═════ PROVIDED RECORDS ═════

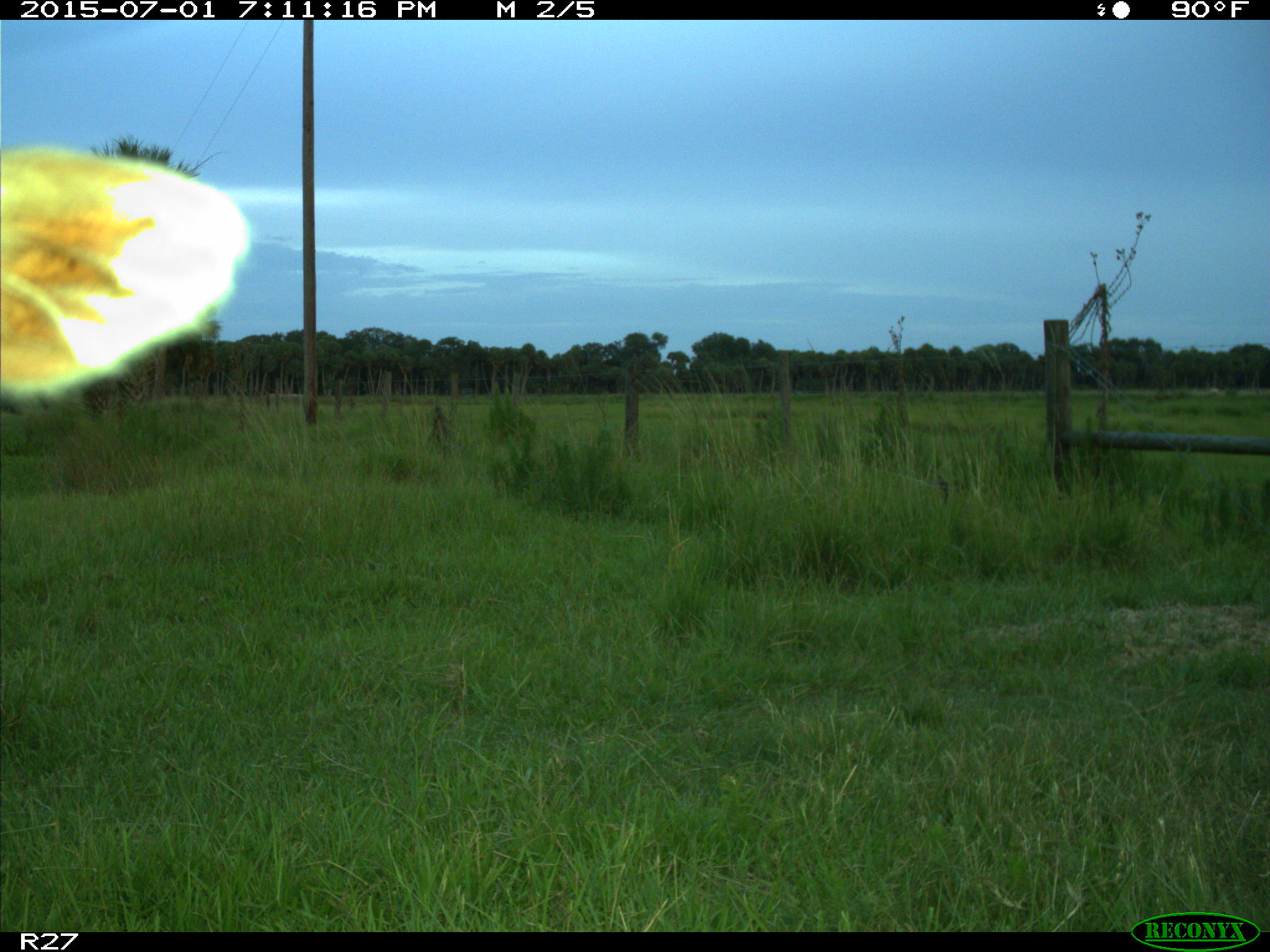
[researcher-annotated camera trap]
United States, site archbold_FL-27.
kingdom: Animalia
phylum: Chordata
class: Mammalia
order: Artiodactyla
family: Bovidae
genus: Bos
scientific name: Bos taurus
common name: domestic cow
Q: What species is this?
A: Bos taurus (domestic cow).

═════

# [REQUIREMENT]
Print all of the entries word for word. Skip any images they contain.

# [EXERCISE OUTPUT]
[researcher-annotated camera trap]
United States, site archbold_FL-27.
kingdom: Animalia
phylum: Chordata
class: Mammalia
order: Artiodactyla
family: Bovidae
genus: Bos
scientific name: Bos taurus
common name: domestic cow
Q: What species is this?
A: Bos taurus (domestic cow).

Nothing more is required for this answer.